Background: Improved communication from physician- patient emailing is an important element of patient centeredness. Physician-patient email use has been low; and previous data from Florida suggest that physicians who email with patients rarely implement best-practice guidelines designed to protect physicians and patients.
Objective: Our objective was to examine whether email use with patients has changed over time (2005-2008) by using two surveys of Florida physicians, and to determine whether physicians have more readily embraced the best-practice guidelines in 2008 versus 2005. Lastly, we explored the 2008 factors associated with email use with patients and determined whether these factors changed relative to 2005.

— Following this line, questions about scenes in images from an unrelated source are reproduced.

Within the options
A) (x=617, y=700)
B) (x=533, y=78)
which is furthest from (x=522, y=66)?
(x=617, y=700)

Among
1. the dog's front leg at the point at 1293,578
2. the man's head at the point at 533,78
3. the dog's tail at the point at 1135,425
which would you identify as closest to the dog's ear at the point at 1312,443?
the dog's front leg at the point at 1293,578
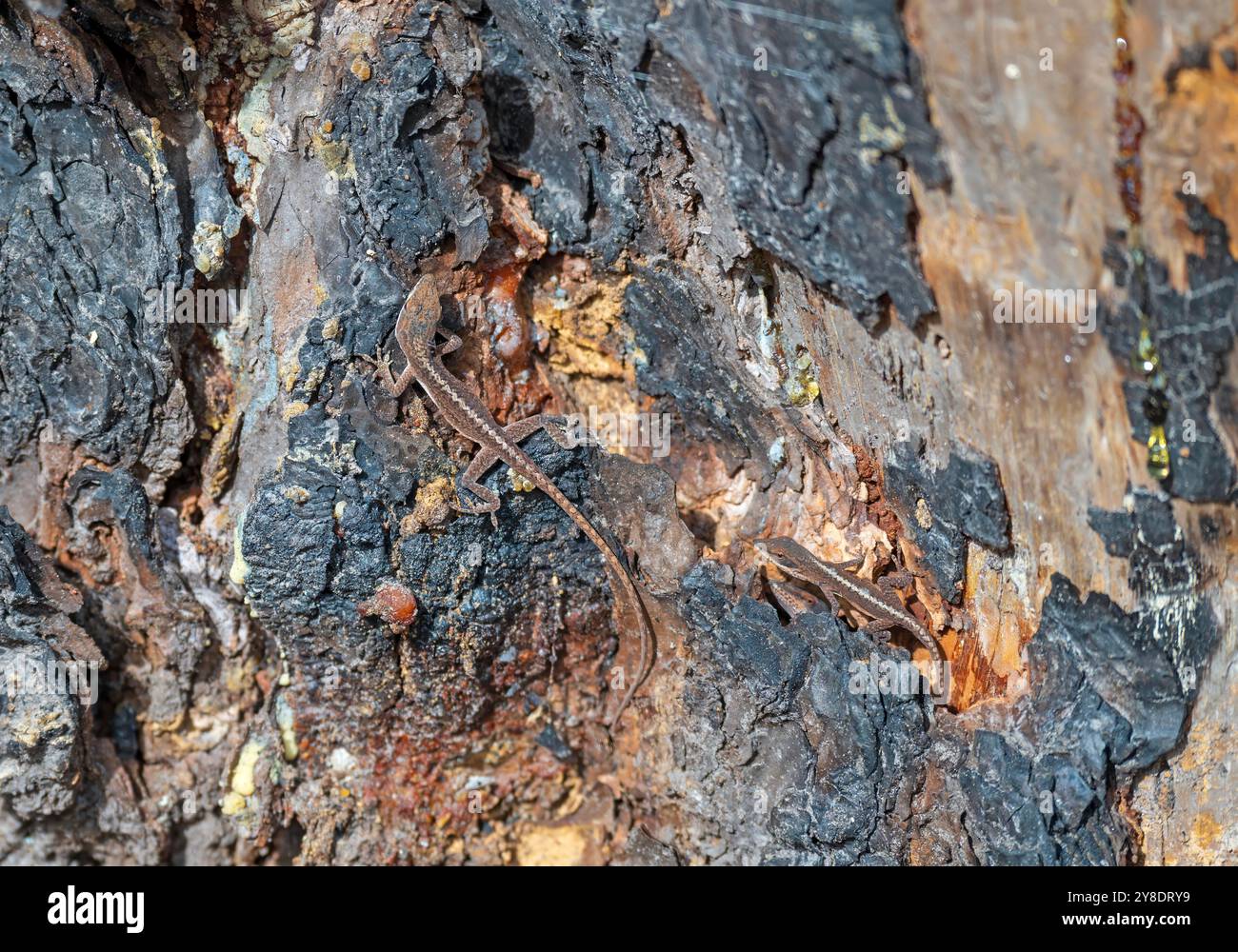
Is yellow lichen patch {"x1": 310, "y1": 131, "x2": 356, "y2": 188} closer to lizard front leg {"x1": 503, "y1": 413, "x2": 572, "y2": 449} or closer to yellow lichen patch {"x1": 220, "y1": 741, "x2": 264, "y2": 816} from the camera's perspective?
lizard front leg {"x1": 503, "y1": 413, "x2": 572, "y2": 449}

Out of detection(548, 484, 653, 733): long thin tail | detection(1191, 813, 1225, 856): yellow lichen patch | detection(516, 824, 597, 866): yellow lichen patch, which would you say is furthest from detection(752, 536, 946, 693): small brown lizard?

Methods: Our pooled time-series design used results from a 2005 survey (targeting 14,921 physicians) and a separate 2008 survey (targeting 7003 different physicians). In both years, physicians practicing in the outpatient setting were targeted with proportionally identical sampling strategies. Combined data from questions focusing on email use were analyzed using chi-square analysis, Fisher exact test, and logistic regression.
Results: A combined 6260 responses were available for analyses, representing a participation rate of 28.2% (4203/14,921) in 2005 and 29.4% (2057/7003) in 2008. Relative to 2005, respondents in 2008 were more likely to indicate that they personally used email with patients (690/4148, 16.6% vs 408/2001, 20.4%, c(2) (1) = 13.0, P < .001). However, physicians who reported frequently using email with patients did not change from 2005 to 2008 (2.9% vs 59/2001, 2.9%). Interest among physicians in future email use with patients was lower in 2008 (58.4% vs 52.8%, c(2) (2) = 16.6, P < .001). Adherence to email best practices remained low in 2008. When comparing 2005 and 2008 adherences with each of the individual guidelines, rates decreased over time in each category and were significantly lower for 4 of the 13 guidelines. Physician characteristics in 2008 that predicted email use with patients were different from 2005. Specifically, in multivariate analysis female physicians (OR 1.48, 95% CI 1.12-1.95), specialist physicians (OR 1.43, 95% CI 1.12-1.84), and those in a multispecialty practice (OR 1.76, 95% CI 1.30-2.37) were more likely than their counterparts to email with patients. Additionally, self-reported computer competency levels (on a 5-point Likert scale) among physicians predicted email use at every level of response.
Conclusions: Email use between physicians and patients has changed little between 2005 and 2008. However, future physician interest in using email with patients has decreased. More troubling is the decrease in adherence to best practices designed to protect physicians and patients when using email. Policy makers wanting to harness the potential benefits of physician-patient email should devise plans to encourage adherence to best practices. These plans should also educate physicians on the existence of best practices and methods to incorporate these guidelines into routine workflows.